Dow Ag is not acting like a division of Dow Chemical (DOW) about to be sold……..good.
From the IBJ.com:
Dow AgroSciences has signed a 15-year lease that will spur construction of an 80,000-square-foot research-and-development building, to be erected adjacent to its headquarters in northwest Indianapolis. As a result, the company plans to hire dozens of additional researchers.
Dow AgroSciences’ new two-story building will be developed and owned by Indianapolis-based Browning Investments Inc., which also will be general contractor on the project. It will be in Browning’s Northwest Technology Campus.
Terms of the deal were not disclosed. The Indiana Economic Development Corp. offered Dow AgroSciences up to $2.4 million in performance-based tax credits and $120,000 in training grants based on the company’s hiring plans.
The local office of Los Angeles-based CB Richard Ellis served as leasing agent.
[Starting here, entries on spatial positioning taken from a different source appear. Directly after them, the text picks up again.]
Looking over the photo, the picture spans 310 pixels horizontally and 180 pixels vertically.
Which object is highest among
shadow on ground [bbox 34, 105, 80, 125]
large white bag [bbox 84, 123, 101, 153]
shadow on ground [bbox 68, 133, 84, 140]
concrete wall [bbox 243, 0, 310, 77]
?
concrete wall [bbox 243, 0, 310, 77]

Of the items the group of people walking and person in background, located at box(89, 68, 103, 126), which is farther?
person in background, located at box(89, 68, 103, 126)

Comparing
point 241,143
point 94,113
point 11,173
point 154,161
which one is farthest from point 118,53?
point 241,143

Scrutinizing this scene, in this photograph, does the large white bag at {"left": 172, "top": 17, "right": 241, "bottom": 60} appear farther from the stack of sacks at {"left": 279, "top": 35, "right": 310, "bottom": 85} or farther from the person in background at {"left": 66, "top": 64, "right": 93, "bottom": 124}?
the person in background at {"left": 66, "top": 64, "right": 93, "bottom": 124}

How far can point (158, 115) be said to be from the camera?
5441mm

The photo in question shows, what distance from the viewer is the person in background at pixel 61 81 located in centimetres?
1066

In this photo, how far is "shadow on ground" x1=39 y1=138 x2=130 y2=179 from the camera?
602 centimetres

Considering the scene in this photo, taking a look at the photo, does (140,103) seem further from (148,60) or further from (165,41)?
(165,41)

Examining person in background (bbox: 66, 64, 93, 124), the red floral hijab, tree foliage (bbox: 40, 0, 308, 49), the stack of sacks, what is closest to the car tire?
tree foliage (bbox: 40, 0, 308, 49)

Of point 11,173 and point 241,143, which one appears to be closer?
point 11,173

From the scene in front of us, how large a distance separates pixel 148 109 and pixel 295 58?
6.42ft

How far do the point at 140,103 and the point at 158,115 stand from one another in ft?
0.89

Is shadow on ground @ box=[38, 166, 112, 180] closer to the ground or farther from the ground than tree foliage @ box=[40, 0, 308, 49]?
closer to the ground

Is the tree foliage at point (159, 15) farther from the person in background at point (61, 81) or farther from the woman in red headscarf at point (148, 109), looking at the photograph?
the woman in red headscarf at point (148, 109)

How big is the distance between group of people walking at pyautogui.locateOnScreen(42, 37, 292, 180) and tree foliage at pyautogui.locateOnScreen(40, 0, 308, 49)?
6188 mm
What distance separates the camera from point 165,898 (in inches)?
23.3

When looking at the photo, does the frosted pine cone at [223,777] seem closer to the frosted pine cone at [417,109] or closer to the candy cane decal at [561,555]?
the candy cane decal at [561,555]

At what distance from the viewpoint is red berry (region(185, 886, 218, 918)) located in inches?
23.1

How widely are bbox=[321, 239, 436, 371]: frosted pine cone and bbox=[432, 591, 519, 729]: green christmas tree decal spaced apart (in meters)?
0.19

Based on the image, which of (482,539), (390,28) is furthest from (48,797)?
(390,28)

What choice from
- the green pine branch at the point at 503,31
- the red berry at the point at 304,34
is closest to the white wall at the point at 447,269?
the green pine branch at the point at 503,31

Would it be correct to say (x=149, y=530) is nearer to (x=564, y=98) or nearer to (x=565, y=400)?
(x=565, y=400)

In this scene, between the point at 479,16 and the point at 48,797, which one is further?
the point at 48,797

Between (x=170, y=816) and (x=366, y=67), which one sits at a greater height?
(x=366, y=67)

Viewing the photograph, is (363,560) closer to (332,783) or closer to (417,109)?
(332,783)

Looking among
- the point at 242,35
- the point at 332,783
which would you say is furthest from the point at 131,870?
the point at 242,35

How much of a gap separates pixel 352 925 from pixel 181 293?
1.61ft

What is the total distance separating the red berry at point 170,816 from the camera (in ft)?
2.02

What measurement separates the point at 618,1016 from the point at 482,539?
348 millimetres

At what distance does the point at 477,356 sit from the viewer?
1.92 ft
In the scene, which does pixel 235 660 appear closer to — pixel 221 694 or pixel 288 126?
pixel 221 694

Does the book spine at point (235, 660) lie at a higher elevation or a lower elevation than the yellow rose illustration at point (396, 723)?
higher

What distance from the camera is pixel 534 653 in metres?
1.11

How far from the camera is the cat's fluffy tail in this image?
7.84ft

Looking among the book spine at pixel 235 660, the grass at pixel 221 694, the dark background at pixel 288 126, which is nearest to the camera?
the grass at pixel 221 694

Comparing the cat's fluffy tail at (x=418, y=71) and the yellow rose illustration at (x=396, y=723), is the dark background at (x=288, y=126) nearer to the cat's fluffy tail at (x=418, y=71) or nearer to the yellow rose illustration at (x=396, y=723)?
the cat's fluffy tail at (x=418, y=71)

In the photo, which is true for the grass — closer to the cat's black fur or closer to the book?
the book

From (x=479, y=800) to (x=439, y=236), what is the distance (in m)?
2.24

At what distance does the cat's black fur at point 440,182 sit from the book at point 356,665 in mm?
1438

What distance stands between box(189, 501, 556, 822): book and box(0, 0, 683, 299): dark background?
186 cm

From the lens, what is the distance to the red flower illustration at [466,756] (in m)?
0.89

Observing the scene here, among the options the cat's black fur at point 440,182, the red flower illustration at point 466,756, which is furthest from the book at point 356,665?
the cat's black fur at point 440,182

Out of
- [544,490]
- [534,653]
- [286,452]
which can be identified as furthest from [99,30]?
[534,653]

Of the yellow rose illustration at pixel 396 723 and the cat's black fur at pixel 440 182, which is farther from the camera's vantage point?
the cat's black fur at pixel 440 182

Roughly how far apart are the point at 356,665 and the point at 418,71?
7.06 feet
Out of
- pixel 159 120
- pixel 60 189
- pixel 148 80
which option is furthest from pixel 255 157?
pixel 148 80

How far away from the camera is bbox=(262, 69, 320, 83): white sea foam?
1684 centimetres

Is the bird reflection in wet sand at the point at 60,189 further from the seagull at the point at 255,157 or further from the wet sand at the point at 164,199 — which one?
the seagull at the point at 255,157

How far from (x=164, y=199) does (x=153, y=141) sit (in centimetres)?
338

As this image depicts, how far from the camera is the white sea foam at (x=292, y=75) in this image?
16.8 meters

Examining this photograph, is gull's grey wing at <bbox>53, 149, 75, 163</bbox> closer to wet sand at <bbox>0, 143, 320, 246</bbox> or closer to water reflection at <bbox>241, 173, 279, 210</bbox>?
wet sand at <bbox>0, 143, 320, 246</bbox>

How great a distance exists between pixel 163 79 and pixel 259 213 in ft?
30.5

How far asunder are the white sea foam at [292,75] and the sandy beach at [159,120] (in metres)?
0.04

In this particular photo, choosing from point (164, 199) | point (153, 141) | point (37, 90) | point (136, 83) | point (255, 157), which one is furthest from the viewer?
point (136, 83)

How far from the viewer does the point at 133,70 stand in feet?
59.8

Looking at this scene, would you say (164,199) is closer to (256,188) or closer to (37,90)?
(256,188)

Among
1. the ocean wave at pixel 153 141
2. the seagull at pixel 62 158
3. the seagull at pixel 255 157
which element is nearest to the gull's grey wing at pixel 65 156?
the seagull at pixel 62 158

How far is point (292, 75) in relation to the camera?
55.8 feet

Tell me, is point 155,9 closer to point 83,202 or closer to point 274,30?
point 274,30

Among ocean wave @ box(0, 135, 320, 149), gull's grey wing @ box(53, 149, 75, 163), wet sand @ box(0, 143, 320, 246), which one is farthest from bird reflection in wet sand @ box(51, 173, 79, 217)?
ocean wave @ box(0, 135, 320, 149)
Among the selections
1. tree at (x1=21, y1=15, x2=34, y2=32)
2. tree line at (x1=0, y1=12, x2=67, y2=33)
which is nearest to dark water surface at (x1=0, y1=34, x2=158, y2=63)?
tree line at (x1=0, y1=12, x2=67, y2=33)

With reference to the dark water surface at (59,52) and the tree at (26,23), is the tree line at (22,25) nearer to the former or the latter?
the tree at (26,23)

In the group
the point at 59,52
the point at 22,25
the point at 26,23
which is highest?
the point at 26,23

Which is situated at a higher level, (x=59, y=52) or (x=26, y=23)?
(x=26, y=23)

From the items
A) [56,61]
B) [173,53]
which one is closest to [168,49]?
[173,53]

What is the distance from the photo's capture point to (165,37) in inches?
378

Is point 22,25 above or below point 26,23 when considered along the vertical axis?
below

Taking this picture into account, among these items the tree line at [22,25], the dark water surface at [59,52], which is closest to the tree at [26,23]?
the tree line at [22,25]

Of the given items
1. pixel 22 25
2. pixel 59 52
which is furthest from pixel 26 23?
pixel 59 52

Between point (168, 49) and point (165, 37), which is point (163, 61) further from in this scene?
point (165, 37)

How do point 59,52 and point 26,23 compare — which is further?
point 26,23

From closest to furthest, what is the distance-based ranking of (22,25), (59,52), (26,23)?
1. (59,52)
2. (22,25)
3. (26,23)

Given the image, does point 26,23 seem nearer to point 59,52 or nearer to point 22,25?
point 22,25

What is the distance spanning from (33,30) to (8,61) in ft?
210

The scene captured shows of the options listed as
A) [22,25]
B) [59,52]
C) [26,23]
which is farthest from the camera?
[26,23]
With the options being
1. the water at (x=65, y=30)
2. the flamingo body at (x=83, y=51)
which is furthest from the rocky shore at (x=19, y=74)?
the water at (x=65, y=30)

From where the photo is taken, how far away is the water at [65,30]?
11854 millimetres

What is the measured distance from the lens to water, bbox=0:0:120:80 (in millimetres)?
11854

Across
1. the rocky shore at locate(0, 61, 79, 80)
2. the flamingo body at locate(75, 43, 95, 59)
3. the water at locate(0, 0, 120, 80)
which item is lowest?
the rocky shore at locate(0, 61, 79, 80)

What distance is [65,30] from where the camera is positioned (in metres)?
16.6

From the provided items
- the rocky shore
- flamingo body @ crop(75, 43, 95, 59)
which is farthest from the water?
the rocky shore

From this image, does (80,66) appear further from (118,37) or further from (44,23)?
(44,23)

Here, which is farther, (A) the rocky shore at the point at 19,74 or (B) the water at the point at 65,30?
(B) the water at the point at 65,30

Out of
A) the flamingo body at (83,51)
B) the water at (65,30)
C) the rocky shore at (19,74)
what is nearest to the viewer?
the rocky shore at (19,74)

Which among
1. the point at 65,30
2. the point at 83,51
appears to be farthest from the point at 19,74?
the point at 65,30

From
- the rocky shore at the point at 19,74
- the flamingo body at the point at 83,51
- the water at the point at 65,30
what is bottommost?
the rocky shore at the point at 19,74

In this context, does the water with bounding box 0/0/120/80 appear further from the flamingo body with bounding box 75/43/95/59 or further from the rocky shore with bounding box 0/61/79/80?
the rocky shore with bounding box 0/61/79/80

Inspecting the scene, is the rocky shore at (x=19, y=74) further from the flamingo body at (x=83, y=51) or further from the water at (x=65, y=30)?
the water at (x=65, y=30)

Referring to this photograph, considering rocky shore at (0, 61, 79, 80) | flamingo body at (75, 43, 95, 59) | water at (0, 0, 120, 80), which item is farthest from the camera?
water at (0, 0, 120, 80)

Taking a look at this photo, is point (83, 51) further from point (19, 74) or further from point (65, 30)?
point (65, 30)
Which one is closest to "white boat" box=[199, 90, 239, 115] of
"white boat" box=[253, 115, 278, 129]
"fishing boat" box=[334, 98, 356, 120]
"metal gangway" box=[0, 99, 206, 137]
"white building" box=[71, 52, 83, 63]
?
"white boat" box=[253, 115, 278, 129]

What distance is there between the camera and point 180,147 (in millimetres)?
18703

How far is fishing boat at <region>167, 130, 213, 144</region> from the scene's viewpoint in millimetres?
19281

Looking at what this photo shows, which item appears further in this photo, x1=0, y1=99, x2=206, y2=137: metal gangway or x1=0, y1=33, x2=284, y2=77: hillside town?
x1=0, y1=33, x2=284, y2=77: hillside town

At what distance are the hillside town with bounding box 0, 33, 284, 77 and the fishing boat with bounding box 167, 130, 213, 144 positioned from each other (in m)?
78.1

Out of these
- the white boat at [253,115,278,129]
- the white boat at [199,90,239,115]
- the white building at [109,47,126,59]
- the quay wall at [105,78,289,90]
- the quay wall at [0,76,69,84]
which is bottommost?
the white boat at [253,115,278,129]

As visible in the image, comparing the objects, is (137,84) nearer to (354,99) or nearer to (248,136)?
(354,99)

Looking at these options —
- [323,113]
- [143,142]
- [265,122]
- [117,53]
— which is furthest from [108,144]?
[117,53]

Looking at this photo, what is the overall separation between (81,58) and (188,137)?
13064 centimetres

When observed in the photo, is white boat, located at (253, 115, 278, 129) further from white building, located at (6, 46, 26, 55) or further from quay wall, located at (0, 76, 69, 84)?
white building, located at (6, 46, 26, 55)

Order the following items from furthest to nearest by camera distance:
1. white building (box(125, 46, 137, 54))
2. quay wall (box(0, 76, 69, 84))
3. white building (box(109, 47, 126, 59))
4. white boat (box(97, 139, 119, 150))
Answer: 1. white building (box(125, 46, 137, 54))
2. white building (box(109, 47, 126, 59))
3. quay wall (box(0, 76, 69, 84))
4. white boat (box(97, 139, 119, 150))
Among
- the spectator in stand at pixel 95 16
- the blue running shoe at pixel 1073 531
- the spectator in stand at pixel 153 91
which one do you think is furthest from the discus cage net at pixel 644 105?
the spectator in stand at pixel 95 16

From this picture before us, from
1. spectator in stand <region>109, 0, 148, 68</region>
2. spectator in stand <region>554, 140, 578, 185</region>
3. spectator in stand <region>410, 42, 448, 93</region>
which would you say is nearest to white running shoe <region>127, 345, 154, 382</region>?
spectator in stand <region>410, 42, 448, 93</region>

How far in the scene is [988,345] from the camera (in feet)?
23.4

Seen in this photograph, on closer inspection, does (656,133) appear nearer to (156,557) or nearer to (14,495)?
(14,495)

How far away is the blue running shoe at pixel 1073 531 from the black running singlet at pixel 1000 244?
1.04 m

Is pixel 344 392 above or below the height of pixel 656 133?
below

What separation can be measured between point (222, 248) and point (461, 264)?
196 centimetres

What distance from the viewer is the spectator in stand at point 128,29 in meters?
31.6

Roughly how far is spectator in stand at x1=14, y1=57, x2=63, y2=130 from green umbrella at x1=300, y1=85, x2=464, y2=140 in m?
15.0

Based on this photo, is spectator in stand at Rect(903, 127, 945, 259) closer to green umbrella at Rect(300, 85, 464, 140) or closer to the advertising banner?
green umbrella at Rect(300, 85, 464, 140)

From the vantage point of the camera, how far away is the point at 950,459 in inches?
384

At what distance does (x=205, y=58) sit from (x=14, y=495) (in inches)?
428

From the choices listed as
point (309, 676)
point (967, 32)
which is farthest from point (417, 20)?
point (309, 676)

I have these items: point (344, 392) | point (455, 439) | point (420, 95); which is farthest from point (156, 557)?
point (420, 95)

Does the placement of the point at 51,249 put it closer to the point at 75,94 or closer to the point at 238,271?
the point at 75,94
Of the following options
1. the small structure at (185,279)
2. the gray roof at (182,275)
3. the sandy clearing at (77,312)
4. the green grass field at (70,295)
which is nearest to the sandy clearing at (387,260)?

The building was designed by Indianapolis-based BSA Lifestructures and will house laboratories for about 100 researchers—a combination of existing employees and new hires.
Groundbreaking will occur next month. Dow AgroSciences anticipates occupying the building by mid-2010.
The deal strengthens Dow AgroSciences’ local roots. Its parent, Midland, Mich.-based Dow Chemical Co., this year has been evaluating whether to divest the agricultural chemicals and biotech business. Dow Chemical is expected to announce its intentions for the business this summer.
Dow AgroSciences CEO Jerome Peribere declined to comment directly about whether a sale is off the table, saying it’s not his decision. But he went on to note that Dow Chemical’s financial position has improved since the first quarter, when the company was “fairly stressed.”
“Dow AgroSciences is clearly a strategic asset for the Dow Chemical Co. And the divesture of Dow AgroSciences would be, as [Dow Chemical CEO] Andrew Liveris has said several times, counter-strategic,” Peribere said.
“Therefore, the fact that Dow Chemical has restructured its balance sheet and is continuing to proceed with nonstrategic divestures, I would only comment this is all very good news for Dow AgroSciences.”
“We love being here,” Peribere added.
Peribere noted that Dow AgroSciences has been regularly expanding. Its headcount was less than 1,000 three years ago, he said, and now stands over 1,200.
This comes on the heals of a recent acquisition, and comments from the company that seemed to back off their original statements about it being on the block.
Perhaps this is some of the reason for the recent price run from $14 to $20 (up from $8 at its low), the confidence by the market this growth engine for Dow will remain not only part of it but a substantial contributor to earnings as we go forward.
Now of course until they actually come out ans say “Dow Ag is of the block”, anything is possible. But given recent statements and actions, one would have to think an outright sales at this point is remote.